ABSTRACT

The effective capacity can be defined as the amount of material or product available at each upstream stage of the supply chain. Beginning with the end user, how much could the upstream supplier provide at any given time to customers and so on up through the various tiers of the chain? Some texts measure capacity in the supply chain based on the capacity of warehouses, in the sense of how much can physically be stored. While storage space might be a concern if you are the manager or owner of a warehouse the effective capacity is how much can pass through your warehouse in a given period, rather than how much you can physically store.

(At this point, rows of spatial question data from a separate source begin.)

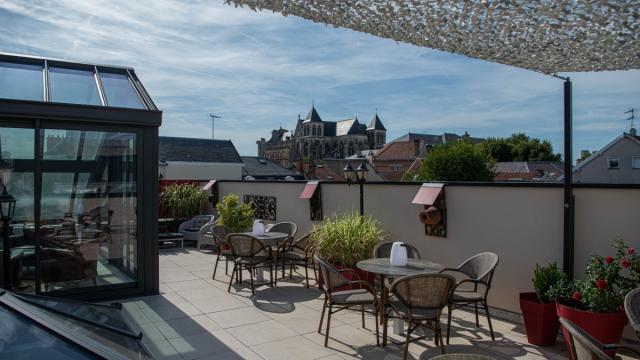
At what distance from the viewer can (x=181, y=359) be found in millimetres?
3756

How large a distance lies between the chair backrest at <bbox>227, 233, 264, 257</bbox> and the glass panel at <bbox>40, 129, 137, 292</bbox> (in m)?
1.21

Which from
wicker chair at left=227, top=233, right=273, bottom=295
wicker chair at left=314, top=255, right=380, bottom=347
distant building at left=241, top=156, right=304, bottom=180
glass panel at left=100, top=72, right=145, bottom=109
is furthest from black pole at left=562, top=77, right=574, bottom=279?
distant building at left=241, top=156, right=304, bottom=180

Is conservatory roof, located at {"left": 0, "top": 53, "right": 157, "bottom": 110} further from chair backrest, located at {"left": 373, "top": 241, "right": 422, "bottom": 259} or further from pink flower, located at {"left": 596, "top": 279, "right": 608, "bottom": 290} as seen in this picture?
pink flower, located at {"left": 596, "top": 279, "right": 608, "bottom": 290}

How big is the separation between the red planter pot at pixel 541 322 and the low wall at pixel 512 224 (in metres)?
0.67

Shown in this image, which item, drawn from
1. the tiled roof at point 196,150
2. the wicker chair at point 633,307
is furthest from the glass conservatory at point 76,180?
the tiled roof at point 196,150

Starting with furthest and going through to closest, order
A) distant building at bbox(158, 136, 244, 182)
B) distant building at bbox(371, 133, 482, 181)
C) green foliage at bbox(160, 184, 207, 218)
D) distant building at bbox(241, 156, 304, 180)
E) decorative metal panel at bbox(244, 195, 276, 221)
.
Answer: distant building at bbox(371, 133, 482, 181), distant building at bbox(241, 156, 304, 180), distant building at bbox(158, 136, 244, 182), green foliage at bbox(160, 184, 207, 218), decorative metal panel at bbox(244, 195, 276, 221)

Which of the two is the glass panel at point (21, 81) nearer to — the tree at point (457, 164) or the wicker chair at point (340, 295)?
the wicker chair at point (340, 295)

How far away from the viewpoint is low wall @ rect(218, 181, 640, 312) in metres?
4.22

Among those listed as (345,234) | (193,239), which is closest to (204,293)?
(345,234)

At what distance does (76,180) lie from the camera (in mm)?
5223

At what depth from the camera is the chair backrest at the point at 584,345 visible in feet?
7.15

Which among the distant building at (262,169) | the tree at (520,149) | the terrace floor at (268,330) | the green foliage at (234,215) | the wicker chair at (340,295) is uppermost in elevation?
the tree at (520,149)

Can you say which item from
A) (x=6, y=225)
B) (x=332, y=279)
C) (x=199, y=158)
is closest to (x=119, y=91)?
(x=6, y=225)

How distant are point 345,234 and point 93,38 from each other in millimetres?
4731
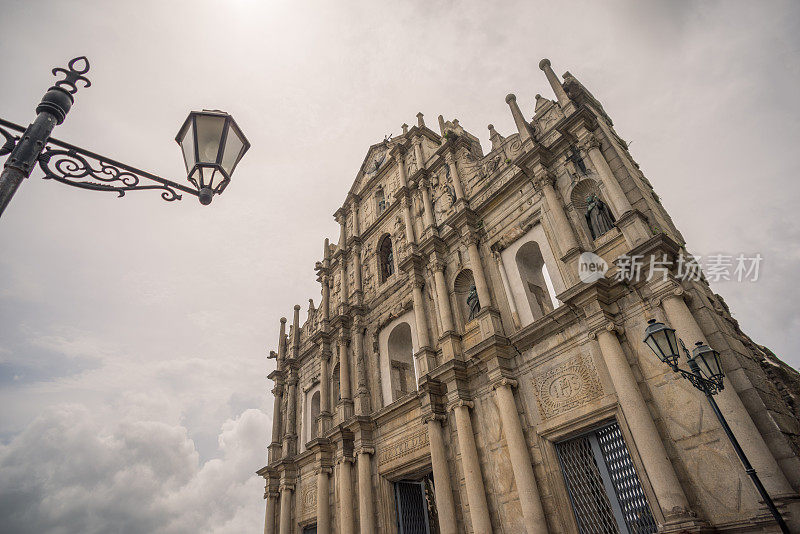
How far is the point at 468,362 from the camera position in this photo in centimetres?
1248

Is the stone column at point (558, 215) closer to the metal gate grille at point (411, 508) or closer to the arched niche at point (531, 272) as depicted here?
the arched niche at point (531, 272)

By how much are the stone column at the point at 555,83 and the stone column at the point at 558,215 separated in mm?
2440

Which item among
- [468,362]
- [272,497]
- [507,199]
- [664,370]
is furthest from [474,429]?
[272,497]

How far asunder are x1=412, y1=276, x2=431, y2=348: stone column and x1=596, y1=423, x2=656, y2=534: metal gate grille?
590 centimetres

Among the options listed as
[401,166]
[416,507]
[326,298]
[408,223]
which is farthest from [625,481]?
[326,298]

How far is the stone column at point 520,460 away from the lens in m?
9.39

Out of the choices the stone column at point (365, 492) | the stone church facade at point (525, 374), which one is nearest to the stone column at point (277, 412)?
the stone church facade at point (525, 374)

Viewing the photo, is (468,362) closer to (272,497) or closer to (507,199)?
(507,199)

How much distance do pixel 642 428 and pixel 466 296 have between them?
713cm

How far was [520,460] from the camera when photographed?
10.1 m

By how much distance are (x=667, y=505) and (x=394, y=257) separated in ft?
40.6

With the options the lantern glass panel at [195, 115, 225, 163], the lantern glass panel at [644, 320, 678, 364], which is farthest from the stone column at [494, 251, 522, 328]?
the lantern glass panel at [195, 115, 225, 163]

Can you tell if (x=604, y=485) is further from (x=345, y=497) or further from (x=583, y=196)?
(x=345, y=497)

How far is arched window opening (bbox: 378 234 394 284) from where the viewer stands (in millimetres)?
19109
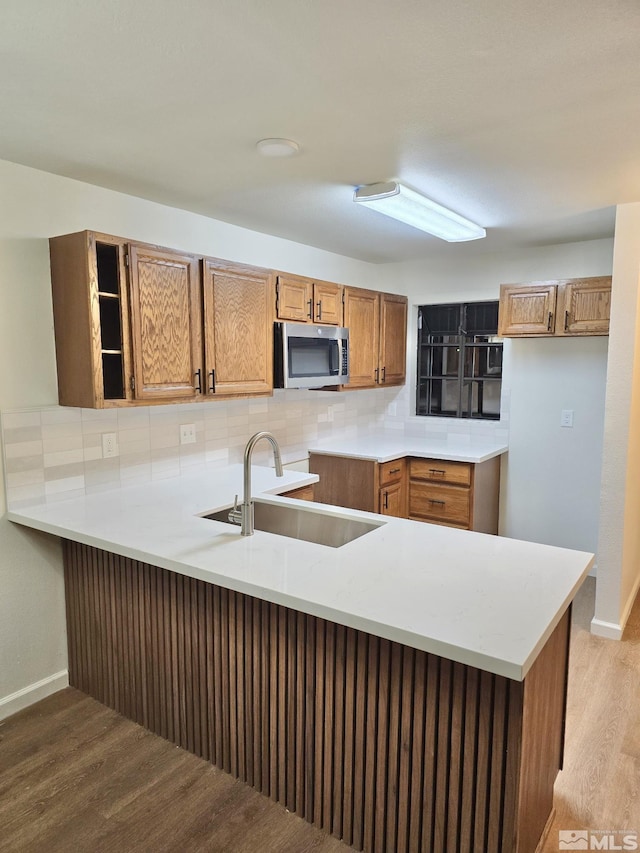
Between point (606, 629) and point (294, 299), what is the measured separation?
2595mm

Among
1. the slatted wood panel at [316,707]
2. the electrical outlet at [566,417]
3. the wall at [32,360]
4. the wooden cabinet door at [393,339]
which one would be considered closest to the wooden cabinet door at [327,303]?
the wooden cabinet door at [393,339]

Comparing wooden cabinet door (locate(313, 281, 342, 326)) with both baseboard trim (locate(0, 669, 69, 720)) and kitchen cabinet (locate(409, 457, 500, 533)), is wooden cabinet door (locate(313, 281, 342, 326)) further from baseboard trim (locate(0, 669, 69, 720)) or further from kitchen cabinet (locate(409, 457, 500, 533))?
baseboard trim (locate(0, 669, 69, 720))

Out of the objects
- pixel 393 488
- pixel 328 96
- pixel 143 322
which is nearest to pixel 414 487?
pixel 393 488

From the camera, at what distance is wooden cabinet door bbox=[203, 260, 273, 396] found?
9.23 feet

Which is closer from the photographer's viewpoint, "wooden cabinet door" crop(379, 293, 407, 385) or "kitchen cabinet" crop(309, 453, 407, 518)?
"kitchen cabinet" crop(309, 453, 407, 518)

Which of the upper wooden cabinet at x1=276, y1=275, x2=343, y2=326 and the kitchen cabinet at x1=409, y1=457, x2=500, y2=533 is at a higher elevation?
the upper wooden cabinet at x1=276, y1=275, x2=343, y2=326

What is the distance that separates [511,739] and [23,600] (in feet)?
6.90

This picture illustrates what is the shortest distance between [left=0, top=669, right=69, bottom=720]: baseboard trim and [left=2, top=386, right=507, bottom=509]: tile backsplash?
0.85 meters

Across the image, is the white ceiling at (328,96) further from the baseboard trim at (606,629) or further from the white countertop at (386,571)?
the baseboard trim at (606,629)

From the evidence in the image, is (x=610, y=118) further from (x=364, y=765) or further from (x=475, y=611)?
(x=364, y=765)

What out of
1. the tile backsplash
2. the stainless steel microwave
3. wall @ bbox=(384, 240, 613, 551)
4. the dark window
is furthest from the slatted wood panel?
the dark window

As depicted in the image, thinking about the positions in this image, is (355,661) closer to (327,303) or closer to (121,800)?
(121,800)

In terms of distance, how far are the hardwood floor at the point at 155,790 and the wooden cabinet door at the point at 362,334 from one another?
234 centimetres

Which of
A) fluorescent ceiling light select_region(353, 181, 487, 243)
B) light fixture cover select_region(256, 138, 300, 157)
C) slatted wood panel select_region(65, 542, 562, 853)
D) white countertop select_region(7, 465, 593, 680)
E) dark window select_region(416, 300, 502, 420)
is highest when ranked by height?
light fixture cover select_region(256, 138, 300, 157)
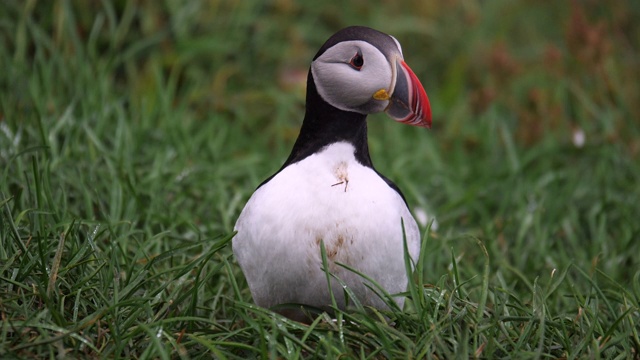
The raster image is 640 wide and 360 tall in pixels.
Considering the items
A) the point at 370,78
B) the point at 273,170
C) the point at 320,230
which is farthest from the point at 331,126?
the point at 273,170

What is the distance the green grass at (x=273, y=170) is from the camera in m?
2.59

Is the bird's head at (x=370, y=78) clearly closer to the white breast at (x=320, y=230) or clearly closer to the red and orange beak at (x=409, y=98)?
the red and orange beak at (x=409, y=98)

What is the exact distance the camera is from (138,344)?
2535 mm

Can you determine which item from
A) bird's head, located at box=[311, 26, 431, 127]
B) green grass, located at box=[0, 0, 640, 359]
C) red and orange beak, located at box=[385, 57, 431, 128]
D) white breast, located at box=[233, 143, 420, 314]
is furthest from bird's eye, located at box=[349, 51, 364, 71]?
green grass, located at box=[0, 0, 640, 359]

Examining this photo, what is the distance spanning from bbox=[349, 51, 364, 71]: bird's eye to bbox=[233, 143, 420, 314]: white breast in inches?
9.7

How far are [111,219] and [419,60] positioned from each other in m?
3.60

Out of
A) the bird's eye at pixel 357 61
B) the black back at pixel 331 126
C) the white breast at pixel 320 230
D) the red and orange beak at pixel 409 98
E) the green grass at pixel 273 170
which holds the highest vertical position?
the bird's eye at pixel 357 61

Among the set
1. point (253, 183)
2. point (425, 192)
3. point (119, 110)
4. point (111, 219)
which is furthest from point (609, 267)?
point (119, 110)

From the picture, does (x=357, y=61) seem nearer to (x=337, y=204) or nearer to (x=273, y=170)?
(x=337, y=204)

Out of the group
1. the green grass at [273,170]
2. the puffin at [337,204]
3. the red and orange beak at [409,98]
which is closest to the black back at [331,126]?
the puffin at [337,204]

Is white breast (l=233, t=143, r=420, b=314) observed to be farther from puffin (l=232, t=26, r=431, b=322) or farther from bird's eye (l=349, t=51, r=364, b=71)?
bird's eye (l=349, t=51, r=364, b=71)

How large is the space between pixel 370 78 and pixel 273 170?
222 cm

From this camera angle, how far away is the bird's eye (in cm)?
252

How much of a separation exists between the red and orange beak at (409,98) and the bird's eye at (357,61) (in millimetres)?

Movement through the warehouse will be limited by the speed and reliability of inward supply and by the availability of outward transport. The objective of good warehouse management is not to have huge amounts of material, but to have a high rate of throughput. Dangers and costs of large stocks of slow-moving stock at any stage of the supply chain are:

• Cost of premises • Cost of capital (interest on cash tied up in stock holding) • Handling costs • Insurance • Damage and deterioration of materials • Stock shrinkage due to miscoding and theft • Loss due to obsolescence, fashion changes and passed used by dates

Thus, the effective capacity is measured in terms of throughput for each stage of the supply chain. At the end of the supply chain effective capacity is the amount of finished product that can be supplied to end users on a daily basis. For example, in the military capacity could be measured by the number of rounds of ammunition, or the number of ration packs that could be supplied daily to the front line. Capacity is not the number that is supplied, but the number that could be supplied if required.